Seis grupos representaram mais de 50% dos itens avaliados no estudo: doces e sobremesas, carnes processadas, alimentos de conveniência, molhos e temperos, biscoitos e queijos.
24,8% dos produtos continham seis ou mais aditivos. Para a nutricionista, os alimentos são coquetéis de aditivos. Ela recorda que um produto de panificação tinha 35 aditivos alimentares.
Os produtos com mais aditivos foram as bebidas de fruta saborizadas, refrigerantes, outras bebidas (à base de soja, chás prontos, leite de coco), produtos lácteos adoçados e não adoçados, néctares, doces e sobremesas.
Entre os cinco aditivos mais usados, quatro eram do tipo cosmético (aromatizantes, corantes, estabilizantes e emulsificantes).

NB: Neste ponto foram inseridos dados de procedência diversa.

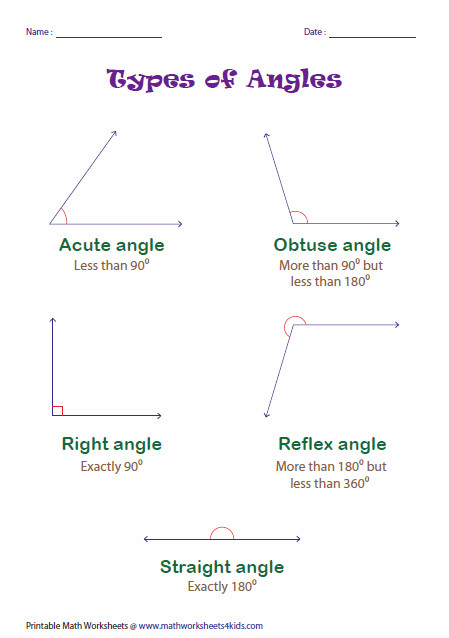 Angle Classification Chart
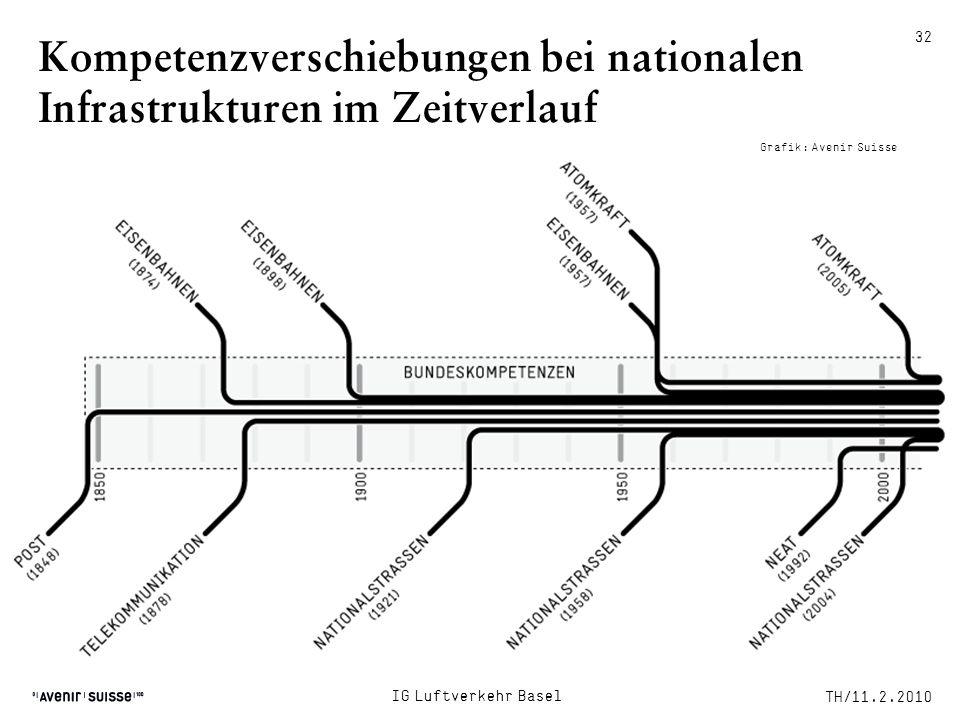 Kompetenzverschiebungen bei nationalen Infrastrukturen im Zeitverlauf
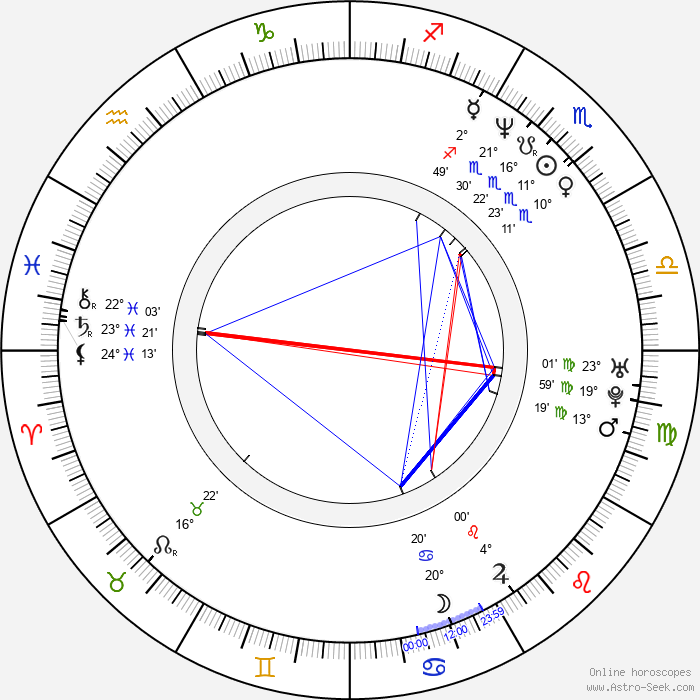 Chitral Somapala - Birth horoscope chart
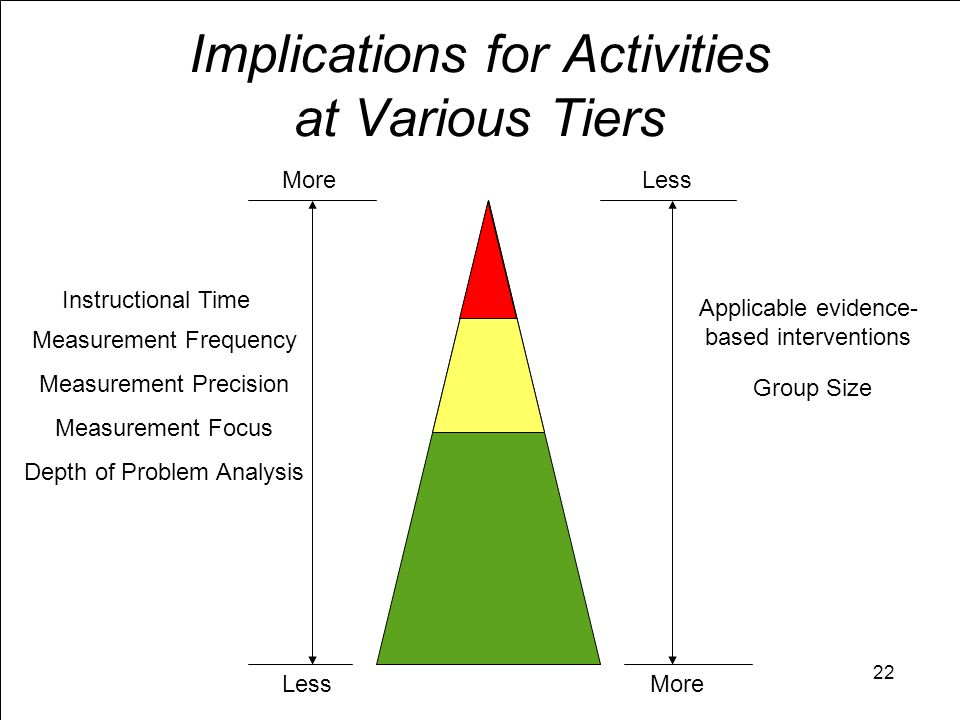 Implications for Activities at Various Tiers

As exceções foram os conservadores, que fazem com que os alimentos durem mais tempo.
Não é possível definir um limite "seguro" de consumo de aditivos. A Anvisa é a responsável por regulamentar e liberar o uso (e quantidade) de cada aditivo nos alimentos. O problema é que a segurança para o consumo é testada no aditivo isoladamente — e a quantidade adicionada ao alimento não precisa ser indicada no rótulo.
A nutricionista ressalta que a falta de obrigatoriedade sobre a quantidade de aditivo no rótulo é um problema. "Como consumimos vários produtos ultraprocessados, estamos expostos a mais aditivos".
"Não temos um estudo do mix dos aditivos em diferentes alimentos. Ele é testado em uma condição determinada. Quando consumimos um alimento com muitos aditivos, não sabemos qual é esse efeito somatório. E esse risco é ainda maior para as crianças, que podem atingir facilmente esse 'limite permitido", afirma Cristiane Moulin, endocrinologista
Vanessa Montera concorda e lembra que até fórmulas infantis possuem aditivos. "A forma com que consumimos os aditivos não é a forma como eles são liberados. A gente consome um coquetel de aditivos. Hoje temos as crianças muito expostas, com o consumo começando na fase do recém-nascido. Como garantir segurança?".
As especialistas relatam que existem estudos que apontam os malefícios dos aditivos, como reações alérgicas aos corantes.
"Temos estudos que associam um consumo dos aditivos com alteração de microbiota intestinal, com inflamação da mucosa intestinal, com doenças cardiovasculares. Hoje, temos muitas evidências trazendo informação de que esses aditivos talvez não sejam tão bonzinhos quanto a gente pensava", completa Montera.
A endocrinologista da SBEM levanta uma outra questão: a obesidade, principalmente a infantil. Sabemos que ultraprocessados podem levar ao aumento de peso. Além disso, os aditivos podem realçar sabores de determinados produtos, tornando alimentos que não eram palatáveis em mais atrativos. O resultado? A pessoa come mais, com menos qualidade.
O ideal seria abolir os ultraprocessados da nossa alimentação, mas isso é praticamente impossível. Nessa conta, entram fatores como a falta de tempo para preparar "comida de verdade" e falta de dinheiro para investir em produtos in natura.
Uma dica das especialistas é simples: ler o rótulo do alimento e comparar com os similares (se bem que às vezes pode ser difícil, já que as letrinhas costumam ser bem pequenas). Também existem aplicativos que podem ajudar nessa busca por alimentos com menos aditivos, como o Desrotulando.
"Precisamos descascar mais e desembalar menos", destaca Cristiane Moulin de Moraes Zenobio, endocrinologista da SBEM
No ano passado, a Anvisa determinou que os alimentos precisam ter uma identificação na frente da embalagem (a rotulagem frontal) sinalizando alto teor de açúcar, gordura saturada e sódio que, em excesso, podem fazer mal à saúde.